▶ **Records from a dataset**:
>>>>
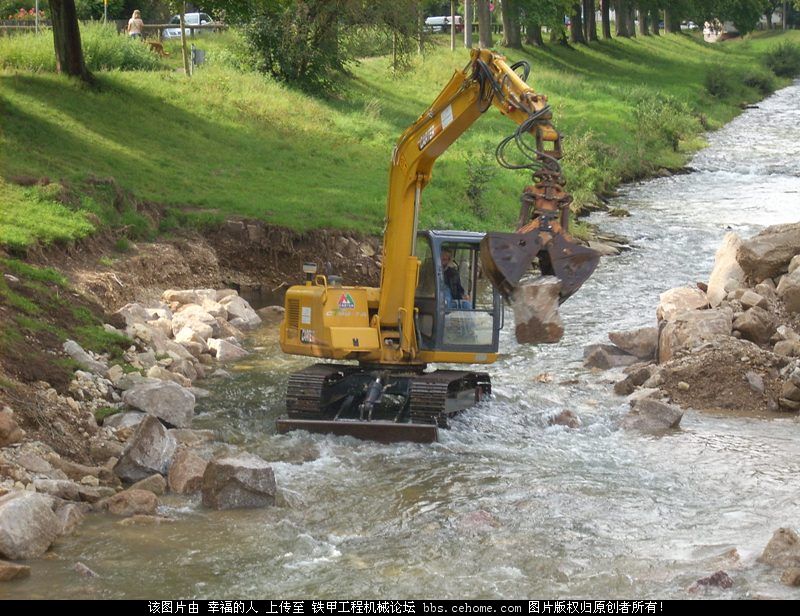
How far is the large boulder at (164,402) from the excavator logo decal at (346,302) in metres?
2.32

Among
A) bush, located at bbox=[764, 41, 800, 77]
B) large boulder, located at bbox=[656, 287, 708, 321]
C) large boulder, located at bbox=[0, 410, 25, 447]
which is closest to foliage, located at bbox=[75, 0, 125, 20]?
large boulder, located at bbox=[656, 287, 708, 321]

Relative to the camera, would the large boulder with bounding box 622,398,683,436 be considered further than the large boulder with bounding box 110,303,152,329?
No

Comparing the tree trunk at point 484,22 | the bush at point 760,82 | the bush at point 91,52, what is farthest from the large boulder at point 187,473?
the bush at point 760,82

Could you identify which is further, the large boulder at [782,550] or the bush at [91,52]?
the bush at [91,52]

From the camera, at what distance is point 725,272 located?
22.5 meters

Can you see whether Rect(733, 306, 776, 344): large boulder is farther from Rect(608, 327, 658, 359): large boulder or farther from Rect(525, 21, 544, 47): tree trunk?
Rect(525, 21, 544, 47): tree trunk

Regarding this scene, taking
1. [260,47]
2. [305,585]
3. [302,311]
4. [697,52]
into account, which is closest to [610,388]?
[302,311]

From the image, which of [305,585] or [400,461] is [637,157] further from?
[305,585]

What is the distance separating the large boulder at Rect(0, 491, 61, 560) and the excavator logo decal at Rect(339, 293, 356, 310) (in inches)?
229

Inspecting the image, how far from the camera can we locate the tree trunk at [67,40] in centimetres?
3194

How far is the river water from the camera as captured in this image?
11586 millimetres

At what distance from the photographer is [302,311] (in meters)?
17.5

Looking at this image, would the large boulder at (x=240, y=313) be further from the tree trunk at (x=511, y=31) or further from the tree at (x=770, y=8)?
the tree at (x=770, y=8)

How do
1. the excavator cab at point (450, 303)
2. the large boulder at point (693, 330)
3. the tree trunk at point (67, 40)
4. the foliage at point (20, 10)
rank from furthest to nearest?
the foliage at point (20, 10)
the tree trunk at point (67, 40)
the large boulder at point (693, 330)
the excavator cab at point (450, 303)
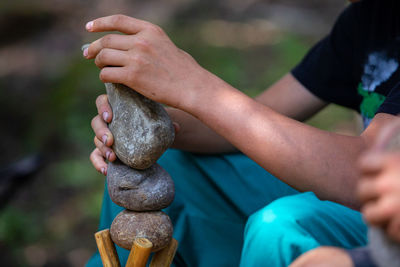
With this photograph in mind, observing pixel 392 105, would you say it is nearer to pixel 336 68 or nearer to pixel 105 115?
pixel 336 68

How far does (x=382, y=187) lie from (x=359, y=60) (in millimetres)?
1332

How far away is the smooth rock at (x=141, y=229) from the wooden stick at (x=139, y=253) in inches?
3.0

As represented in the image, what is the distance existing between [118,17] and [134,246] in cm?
75

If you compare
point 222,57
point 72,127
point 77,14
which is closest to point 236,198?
point 72,127

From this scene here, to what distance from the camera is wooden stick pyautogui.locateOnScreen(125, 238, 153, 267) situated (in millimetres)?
1450

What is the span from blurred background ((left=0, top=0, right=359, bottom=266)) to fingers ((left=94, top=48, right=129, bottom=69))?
6.49ft

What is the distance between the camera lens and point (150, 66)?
147 cm

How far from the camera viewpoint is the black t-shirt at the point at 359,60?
192 centimetres

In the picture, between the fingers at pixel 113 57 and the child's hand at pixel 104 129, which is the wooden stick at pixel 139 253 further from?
the fingers at pixel 113 57

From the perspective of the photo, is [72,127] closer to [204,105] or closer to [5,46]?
[5,46]

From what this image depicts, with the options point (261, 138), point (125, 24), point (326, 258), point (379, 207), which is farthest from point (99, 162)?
point (379, 207)

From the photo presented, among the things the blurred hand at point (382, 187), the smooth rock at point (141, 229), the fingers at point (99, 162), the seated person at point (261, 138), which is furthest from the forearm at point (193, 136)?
the blurred hand at point (382, 187)

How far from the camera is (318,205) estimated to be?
4.48 feet

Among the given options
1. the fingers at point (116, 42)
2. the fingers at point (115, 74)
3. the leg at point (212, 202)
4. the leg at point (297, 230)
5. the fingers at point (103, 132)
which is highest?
Result: the fingers at point (116, 42)
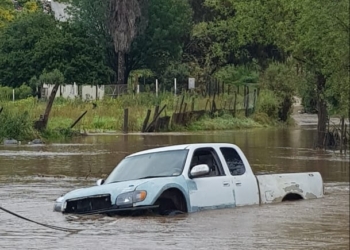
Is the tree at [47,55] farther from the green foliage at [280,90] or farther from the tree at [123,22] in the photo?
the green foliage at [280,90]

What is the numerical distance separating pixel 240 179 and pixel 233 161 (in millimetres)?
461

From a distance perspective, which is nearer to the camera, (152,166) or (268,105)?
(152,166)

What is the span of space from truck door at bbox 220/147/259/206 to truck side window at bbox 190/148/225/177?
5.9 inches

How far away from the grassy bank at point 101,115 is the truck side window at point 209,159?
23.5 m

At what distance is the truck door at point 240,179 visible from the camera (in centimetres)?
1491

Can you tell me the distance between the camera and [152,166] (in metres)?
14.8

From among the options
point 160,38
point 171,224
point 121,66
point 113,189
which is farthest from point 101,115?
point 171,224

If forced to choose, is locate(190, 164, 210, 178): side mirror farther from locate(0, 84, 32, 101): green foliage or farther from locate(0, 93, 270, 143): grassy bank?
locate(0, 84, 32, 101): green foliage

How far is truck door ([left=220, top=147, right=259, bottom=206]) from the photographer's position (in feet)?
48.9

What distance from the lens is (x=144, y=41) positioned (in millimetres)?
70625

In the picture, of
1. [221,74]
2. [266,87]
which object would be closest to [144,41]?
[221,74]

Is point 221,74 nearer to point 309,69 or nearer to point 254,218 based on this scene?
point 309,69

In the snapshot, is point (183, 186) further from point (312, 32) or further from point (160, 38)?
point (160, 38)

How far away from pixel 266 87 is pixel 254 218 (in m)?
46.6
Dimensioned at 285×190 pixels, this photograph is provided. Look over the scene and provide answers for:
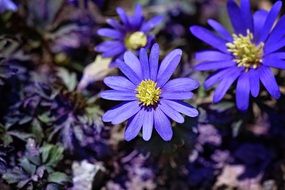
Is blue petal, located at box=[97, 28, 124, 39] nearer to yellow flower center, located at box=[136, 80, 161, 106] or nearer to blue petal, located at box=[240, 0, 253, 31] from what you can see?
yellow flower center, located at box=[136, 80, 161, 106]

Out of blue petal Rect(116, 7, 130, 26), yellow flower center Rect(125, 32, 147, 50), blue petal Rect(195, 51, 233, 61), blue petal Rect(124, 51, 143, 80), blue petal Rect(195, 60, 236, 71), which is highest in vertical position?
blue petal Rect(116, 7, 130, 26)

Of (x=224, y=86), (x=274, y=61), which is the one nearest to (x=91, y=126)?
(x=224, y=86)

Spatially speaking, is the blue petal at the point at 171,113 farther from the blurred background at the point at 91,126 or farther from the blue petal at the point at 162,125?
the blurred background at the point at 91,126

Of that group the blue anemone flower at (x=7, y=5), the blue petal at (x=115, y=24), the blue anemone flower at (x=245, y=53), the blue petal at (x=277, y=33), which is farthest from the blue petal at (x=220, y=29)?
the blue anemone flower at (x=7, y=5)

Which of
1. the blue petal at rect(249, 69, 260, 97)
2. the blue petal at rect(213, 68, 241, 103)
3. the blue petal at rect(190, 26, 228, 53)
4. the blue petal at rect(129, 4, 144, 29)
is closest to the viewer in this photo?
the blue petal at rect(249, 69, 260, 97)

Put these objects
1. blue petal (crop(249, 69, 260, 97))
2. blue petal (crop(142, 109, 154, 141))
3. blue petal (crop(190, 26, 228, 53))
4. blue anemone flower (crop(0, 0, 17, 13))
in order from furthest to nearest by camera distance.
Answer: blue anemone flower (crop(0, 0, 17, 13)), blue petal (crop(190, 26, 228, 53)), blue petal (crop(249, 69, 260, 97)), blue petal (crop(142, 109, 154, 141))

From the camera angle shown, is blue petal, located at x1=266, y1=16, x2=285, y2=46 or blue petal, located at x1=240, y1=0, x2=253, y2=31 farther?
blue petal, located at x1=240, y1=0, x2=253, y2=31

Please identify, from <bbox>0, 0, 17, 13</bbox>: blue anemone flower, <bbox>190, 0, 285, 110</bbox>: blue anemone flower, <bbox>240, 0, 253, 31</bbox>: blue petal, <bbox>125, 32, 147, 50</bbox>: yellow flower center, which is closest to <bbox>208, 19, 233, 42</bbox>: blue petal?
<bbox>190, 0, 285, 110</bbox>: blue anemone flower

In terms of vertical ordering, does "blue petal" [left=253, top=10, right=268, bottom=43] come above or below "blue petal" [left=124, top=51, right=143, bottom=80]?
above
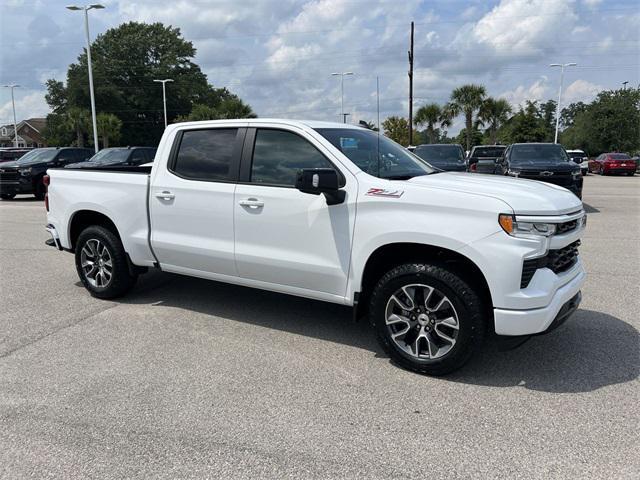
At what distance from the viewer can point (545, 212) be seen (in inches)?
144

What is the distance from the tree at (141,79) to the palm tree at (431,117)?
3023cm

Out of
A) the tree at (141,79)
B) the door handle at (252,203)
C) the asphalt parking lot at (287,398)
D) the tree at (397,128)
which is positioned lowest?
the asphalt parking lot at (287,398)

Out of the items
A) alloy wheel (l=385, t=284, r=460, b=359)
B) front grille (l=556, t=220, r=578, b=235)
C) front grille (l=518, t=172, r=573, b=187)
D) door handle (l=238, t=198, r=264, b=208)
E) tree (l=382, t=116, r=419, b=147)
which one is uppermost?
tree (l=382, t=116, r=419, b=147)

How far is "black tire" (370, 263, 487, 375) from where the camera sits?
12.5 feet

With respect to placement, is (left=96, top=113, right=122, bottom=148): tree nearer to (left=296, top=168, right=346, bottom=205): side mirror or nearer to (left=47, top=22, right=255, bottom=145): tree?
(left=47, top=22, right=255, bottom=145): tree

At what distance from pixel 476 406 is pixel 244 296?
126 inches

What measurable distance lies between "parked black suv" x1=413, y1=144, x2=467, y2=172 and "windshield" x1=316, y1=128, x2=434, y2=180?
10397 millimetres

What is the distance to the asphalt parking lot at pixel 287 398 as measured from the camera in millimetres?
2984

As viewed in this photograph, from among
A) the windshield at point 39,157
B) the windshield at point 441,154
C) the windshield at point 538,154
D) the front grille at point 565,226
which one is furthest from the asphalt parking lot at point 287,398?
the windshield at point 39,157

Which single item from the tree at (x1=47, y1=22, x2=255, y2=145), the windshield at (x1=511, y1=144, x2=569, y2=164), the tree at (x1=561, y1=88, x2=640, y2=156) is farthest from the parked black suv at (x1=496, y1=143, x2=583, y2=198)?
the tree at (x1=47, y1=22, x2=255, y2=145)

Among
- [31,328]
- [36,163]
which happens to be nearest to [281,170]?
[31,328]

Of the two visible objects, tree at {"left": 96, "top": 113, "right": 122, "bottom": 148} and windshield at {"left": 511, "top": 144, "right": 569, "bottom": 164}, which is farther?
tree at {"left": 96, "top": 113, "right": 122, "bottom": 148}

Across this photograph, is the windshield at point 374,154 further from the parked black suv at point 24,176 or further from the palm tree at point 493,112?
the palm tree at point 493,112

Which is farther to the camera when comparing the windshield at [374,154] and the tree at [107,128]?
the tree at [107,128]
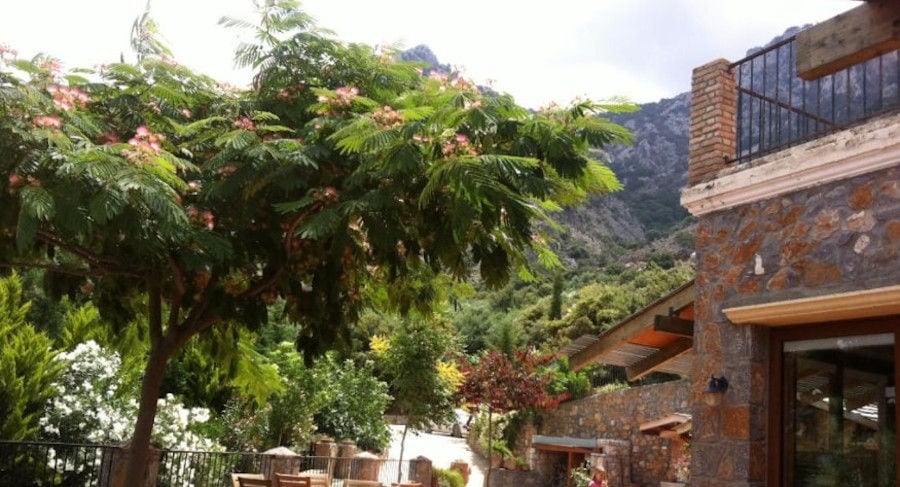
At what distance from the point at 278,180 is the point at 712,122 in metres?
4.00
<<<<
Reproduce the records word for word, starting at the line that contains "Put these objects" and ending at the line that contains "10397 millimetres", with both of those lines included. Leave the pictures out.

Put these objects
1. blue petal (crop(249, 69, 260, 97))
2. blue petal (crop(142, 109, 154, 141))
3. blue petal (crop(190, 26, 228, 53))
4. blue anemone flower (crop(0, 0, 17, 13))
in order from furthest to nearest by camera distance.
Answer: blue anemone flower (crop(0, 0, 17, 13)), blue petal (crop(190, 26, 228, 53)), blue petal (crop(249, 69, 260, 97)), blue petal (crop(142, 109, 154, 141))

From the camera angle shown, is blue petal, located at x1=266, y1=16, x2=285, y2=46 or blue petal, located at x1=240, y1=0, x2=253, y2=31 farther?
blue petal, located at x1=240, y1=0, x2=253, y2=31

Please identify, from <bbox>0, 0, 17, 13</bbox>: blue anemone flower, <bbox>190, 0, 285, 110</bbox>: blue anemone flower, <bbox>240, 0, 253, 31</bbox>: blue petal, <bbox>125, 32, 147, 50</bbox>: yellow flower center, which is closest to <bbox>208, 19, 233, 42</bbox>: blue petal?
<bbox>190, 0, 285, 110</bbox>: blue anemone flower

In terms of vertical ordering, does "blue petal" [left=253, top=10, right=268, bottom=43] come above or below "blue petal" [left=124, top=51, right=143, bottom=80]?
above
At what distance from the viewer can point (545, 212) be seen (in inches)?
144

What is the distance from the tree at (141,79) to the palm tree at (431,117)?
3023cm

Out of
A) the tree at (141,79)
B) the door handle at (252,203)
C) the asphalt parking lot at (287,398)
D) the tree at (397,128)
which is positioned lowest?
the asphalt parking lot at (287,398)

Out of the items
A) alloy wheel (l=385, t=284, r=460, b=359)
B) front grille (l=556, t=220, r=578, b=235)
C) front grille (l=518, t=172, r=573, b=187)
D) door handle (l=238, t=198, r=264, b=208)
E) tree (l=382, t=116, r=419, b=147)
which one is uppermost?
tree (l=382, t=116, r=419, b=147)

How far is "black tire" (370, 263, 487, 375) from where the camera sits?
12.5 feet

With respect to placement, is (left=96, top=113, right=122, bottom=148): tree nearer to (left=296, top=168, right=346, bottom=205): side mirror or nearer to (left=47, top=22, right=255, bottom=145): tree?
(left=47, top=22, right=255, bottom=145): tree

At what distance from pixel 476 406 is pixel 244 296?
126 inches

What measurable distance lies between "parked black suv" x1=413, y1=144, x2=467, y2=172 and "windshield" x1=316, y1=128, x2=434, y2=180?
10397 millimetres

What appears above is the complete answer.